___ Extract provided

Riley Coates (Class of ‘11) has enjoyed an extended and very successful running career; and one that's far from over.
Note: An abbreviated version of this blog post originated in the 2017 Runnin' Raider Newsletter which can be found at www.runninraiders.com
As a senior in 2011, Riley set the Stevens record in the 800 meters (1:55.1) to go along with modest (by NCAA Division I standards) P.R.’s of 4:23/9:40 in the 1600/3200 meters on the track. While in college at the Air Force Academy, Riley made huge gains, twice qualifying for the NCAA Cross Country Championships and then specializing in the 5,000 & 10,000 meters on the track.
Riley closed his college career running personal bests of 14:08 and 29:52 for the track distance events. To put 14:08 for 5,000m into perspective, that's 4:33 per mile for just over three miles. Riley debuted in the half marathon in January and posted an impressive time of 1:05 and change, narrowly missing the Olympic Trials mark of 1:04.00.

______
___ Stored records

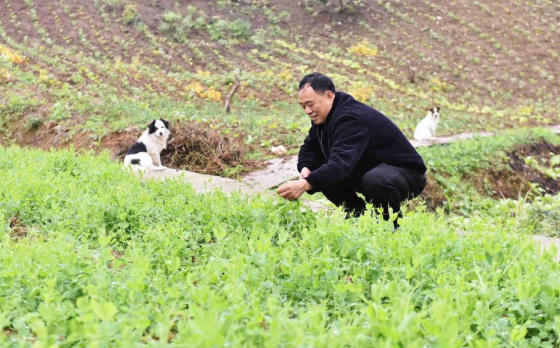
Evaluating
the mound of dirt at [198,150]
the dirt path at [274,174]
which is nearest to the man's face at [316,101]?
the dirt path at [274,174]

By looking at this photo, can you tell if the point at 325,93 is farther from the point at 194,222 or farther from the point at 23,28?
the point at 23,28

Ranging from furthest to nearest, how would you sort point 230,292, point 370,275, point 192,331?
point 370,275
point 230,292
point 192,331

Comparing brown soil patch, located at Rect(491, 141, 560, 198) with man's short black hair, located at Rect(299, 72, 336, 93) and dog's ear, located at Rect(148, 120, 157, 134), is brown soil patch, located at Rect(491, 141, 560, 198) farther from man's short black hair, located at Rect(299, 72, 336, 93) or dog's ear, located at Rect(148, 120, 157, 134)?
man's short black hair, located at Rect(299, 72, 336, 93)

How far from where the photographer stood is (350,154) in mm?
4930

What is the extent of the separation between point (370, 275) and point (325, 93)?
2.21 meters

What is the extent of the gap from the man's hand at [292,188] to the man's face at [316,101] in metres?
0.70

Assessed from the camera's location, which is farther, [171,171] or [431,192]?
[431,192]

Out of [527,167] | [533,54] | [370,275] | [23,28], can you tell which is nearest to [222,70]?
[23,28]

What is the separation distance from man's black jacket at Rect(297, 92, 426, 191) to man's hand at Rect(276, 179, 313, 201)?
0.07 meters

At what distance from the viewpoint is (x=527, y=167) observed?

______

Set down the stretch of the article on Riley Coates from "Note: An abbreviated" through "10,000 meters on the track.", word for word. Rely solely on the article about Riley Coates's running career; take nothing from the rows.

Answer to this task:
Note: An abbreviated version of this blog post originated in the 2017 Runnin' Raider Newsletter which can be found at www.runninraiders.com
As a senior in 2011, Riley set the Stevens record in the 800 meters (1:55.1) to go along with modest (by NCAA Division I standards) P.R.’s of 4:23/9:40 in the 1600/3200 meters on the track. While in college at the Air Force Academy, Riley made huge gains, twice qualifying for the NCAA Cross Country Championships and then specializing in the 5,000 & 10,000 meters on the track.